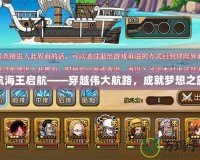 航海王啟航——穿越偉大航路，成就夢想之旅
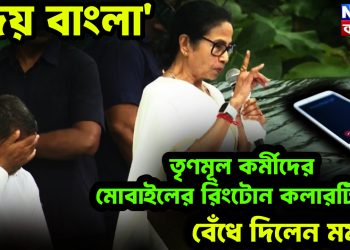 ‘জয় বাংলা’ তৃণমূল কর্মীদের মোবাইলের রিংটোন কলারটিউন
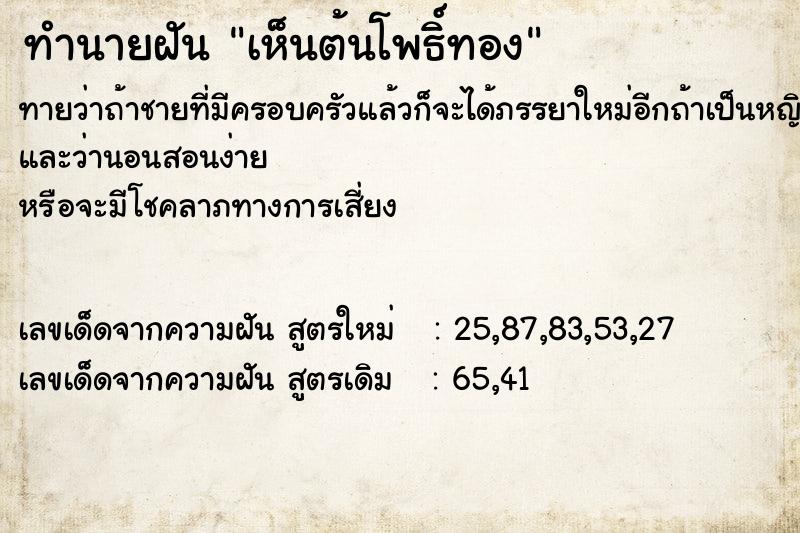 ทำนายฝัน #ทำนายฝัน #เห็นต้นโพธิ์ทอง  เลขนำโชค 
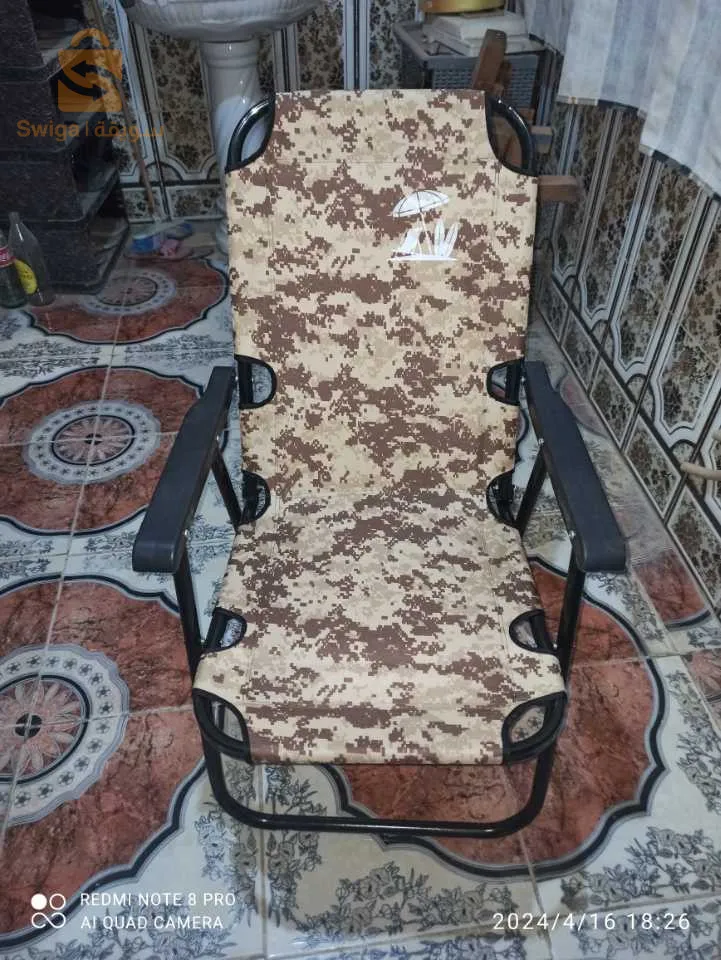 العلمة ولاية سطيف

----------------------------------------

◆ WORK INSTRUCTION: Word for word, return the material above; the pictures stay out.

◆ EXERCISE SOLUTION:
 航海王啟航——穿越偉大航路，成就夢想之旅
 ‘জয় বাংলা’ তৃণমূল কর্মীদের মোবাইলের রিংটোন কলারটিউন
 ทำนายฝัน #ทำนายฝัน #เห็นต้นโพธิ์ทอง  เลขนำโชค 
 العلمة ولاية سطيف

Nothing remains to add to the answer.